▸ ESSAYEZ
Poursuivez le texte sur la place de Satan dans le christianisme à la suite de sa dernière phrase.

▸ TEXTE
________________________________________

Suite à un malentendu, Origène (185-253) et (saint-)Jérôme (347-420) vont associer Satan à l’Étoile du matin, à Lucifer (« le porteur de lumière« ). Ils arrivent à cette conclusion par une incompréhension d’Isaïe 14,12 :
Comment es-tu tombé du ciel, étoile du matin, fils de l’aurore. As-tu été jeté à terre vainqueur des nations.
Or le texte parle de la mort du roi de Babylone, fils de la déesse Ishtar, associée à la planète Vénus (l’étoile du matin).
La place de Satan dans le christianisme ?
La religion chrétienne est diaboliquement paradoxale sur la notion du mal. Les évangiles enseignent que Jésus est venu sur terre pour délivrer les hommes du péché originel. La mort et la résurrection de Jésus sont considérées comme la victoire définitive sur le mal et le péché, y compris Satan : les épîtres de Paul précisent qu’il suffit de croire pour être sauvé, mais parallèlement, Satan n’a jamais été aussi présent pour faire dévier les hommes de la bonne voie. Jésus a résisté à Satan, mais il ne l’a pas vaincu. Le Christ a quitté la terre qui s’est peuplée d’une cohorte de démons. Bientôt, à partir du XIIe siècle, la puissance de Dieu va se mesurer aux nombres toujours plus grands des démons qui tourmentent les hommes et surtout les femmes (voir l’article sur la chasse aux sorcières). La statuaire chrétienne va mettre en scène Satan et ses démons, Satan s’expose sur les façades des cathédrales. Le christianisme va engendrer le satanisme : Satan n’existe pas sans Dieu.
Au XIe siècle, en Europe, chaque paroisse a son église et son curé. La crainte de Satan est un bon moyen pour attirer les fidèles à l’église, les obliger à se confesser (au moins une fois par an au début) pour connaître tous les secrets du village. La religion régit la vie des hommes.
Et aujourd’hui ?
Quelle est la place de Satan dans le christianisme aujourd’hui ?
Dès 1540, aux Pays-Bas, David Joris avance que le Diable n’existe pas, c’est une allégorie.
Cette idée est reprise par Artura Sosa, général des jésuites en 2017 :
De mon point de vue, le mal fait partie du mystère de la liberté. Si l’être humain est libre, il peux choisir entre le bien et le mal. Nous avons des figures symboliques, comme le Diable, pour exprimer le mal.

________________________________________

▸ DONNÉES D'ENTRÉE
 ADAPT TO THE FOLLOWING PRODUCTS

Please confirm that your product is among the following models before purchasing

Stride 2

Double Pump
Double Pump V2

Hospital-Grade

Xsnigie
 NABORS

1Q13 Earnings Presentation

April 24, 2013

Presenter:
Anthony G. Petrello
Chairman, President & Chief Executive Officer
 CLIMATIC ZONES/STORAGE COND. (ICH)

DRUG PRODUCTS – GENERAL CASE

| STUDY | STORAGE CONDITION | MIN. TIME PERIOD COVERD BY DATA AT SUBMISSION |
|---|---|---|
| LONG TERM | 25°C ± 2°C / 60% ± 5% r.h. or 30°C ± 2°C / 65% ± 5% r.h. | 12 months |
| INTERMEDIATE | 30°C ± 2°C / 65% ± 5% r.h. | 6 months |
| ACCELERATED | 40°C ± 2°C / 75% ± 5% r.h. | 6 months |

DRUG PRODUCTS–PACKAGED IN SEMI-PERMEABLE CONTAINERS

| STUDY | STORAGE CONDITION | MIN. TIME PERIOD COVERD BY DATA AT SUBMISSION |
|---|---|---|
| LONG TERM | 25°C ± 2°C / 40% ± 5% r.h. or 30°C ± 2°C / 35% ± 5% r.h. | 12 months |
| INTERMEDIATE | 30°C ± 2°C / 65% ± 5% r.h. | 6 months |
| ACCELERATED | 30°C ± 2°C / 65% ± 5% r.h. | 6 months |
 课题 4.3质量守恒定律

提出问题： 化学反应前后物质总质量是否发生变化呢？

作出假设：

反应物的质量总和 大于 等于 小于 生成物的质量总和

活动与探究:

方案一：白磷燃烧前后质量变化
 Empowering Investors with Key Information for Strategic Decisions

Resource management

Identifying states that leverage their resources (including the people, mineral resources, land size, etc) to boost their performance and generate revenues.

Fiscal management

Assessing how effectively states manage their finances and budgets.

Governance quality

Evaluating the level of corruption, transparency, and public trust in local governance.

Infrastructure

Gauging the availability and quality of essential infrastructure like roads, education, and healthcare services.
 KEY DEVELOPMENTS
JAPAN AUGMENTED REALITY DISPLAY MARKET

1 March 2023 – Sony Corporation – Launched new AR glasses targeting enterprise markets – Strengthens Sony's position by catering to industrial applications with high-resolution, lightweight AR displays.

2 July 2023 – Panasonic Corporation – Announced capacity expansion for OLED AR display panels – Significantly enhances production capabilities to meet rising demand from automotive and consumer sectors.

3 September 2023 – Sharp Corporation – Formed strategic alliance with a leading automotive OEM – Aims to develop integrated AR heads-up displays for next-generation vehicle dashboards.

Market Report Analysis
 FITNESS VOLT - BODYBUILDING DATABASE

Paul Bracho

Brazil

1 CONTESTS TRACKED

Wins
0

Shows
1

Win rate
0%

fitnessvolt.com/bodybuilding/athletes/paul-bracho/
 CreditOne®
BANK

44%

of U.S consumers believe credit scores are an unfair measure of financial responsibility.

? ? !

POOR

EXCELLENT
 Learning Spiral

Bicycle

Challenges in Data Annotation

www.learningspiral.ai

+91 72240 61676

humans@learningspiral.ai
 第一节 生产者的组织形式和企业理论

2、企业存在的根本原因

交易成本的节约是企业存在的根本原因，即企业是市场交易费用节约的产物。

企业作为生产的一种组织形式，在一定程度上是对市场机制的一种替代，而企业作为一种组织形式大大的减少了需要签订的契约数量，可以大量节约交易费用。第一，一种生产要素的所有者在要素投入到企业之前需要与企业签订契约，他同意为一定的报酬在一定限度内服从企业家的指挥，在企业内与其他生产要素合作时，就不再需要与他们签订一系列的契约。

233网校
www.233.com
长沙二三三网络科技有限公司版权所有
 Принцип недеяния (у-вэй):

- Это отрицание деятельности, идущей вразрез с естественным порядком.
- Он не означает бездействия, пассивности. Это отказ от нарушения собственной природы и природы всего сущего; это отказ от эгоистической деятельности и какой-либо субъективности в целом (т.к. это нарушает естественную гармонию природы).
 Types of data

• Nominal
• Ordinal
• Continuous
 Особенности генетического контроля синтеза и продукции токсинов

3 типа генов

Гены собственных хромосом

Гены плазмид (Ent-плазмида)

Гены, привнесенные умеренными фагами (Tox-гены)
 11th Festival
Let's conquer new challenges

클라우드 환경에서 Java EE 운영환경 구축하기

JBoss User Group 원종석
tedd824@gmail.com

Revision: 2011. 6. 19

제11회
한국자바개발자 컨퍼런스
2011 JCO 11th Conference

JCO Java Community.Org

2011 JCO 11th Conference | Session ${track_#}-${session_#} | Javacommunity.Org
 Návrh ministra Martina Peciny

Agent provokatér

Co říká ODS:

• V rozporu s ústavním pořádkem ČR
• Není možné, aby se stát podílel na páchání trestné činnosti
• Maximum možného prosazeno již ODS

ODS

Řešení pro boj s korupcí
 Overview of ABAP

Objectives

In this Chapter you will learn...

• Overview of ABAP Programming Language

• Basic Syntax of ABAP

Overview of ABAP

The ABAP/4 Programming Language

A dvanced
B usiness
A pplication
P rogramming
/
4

________________________________________

▸ RÉSULTAT OBTENU
Mais ce n’est pas ce que pensait le pape François en octobre 2014 :
A cette génération et à tant d’autres, on a fait croire que le diable est un mythe, une image, une idée du mal. Mais le diable existe et nous devons lutter contre lui. C’est ce que dit Saint-Paul. La parole de Dieu le dit.
Sa position est la même que celle des papes qui l’ont précédé. Les Églises chrétiennes éduquent la population par la peur. L’exorcisme est toujours pratiqué par l’Église catholique et surtout par les Églises protestantes des États-Unis. Le catéchisme de l’Église catholique affirme que « Jésus a pratiqué l’exorcisme et à partir de lui, le prêtre a reçu la puissance et la capacité de pratiquer l’exorcisme« .
Islam
Quelle est la place de Satan dans le Coran ?
Satan, associé aux djinns, a une place mineure dans le Coran, moins de 30 versets sur les 6236 que compte le livre. Il est appelé Iblis ou Shaytan. Il était un djinn qui refusa de se prosterner devant Adam, le premier être humain créé par Dieu. En raison de sa rébellion, Satan fut banni du paradis, mais il a juré de tenter les humains et de les éloigner du droit chemin.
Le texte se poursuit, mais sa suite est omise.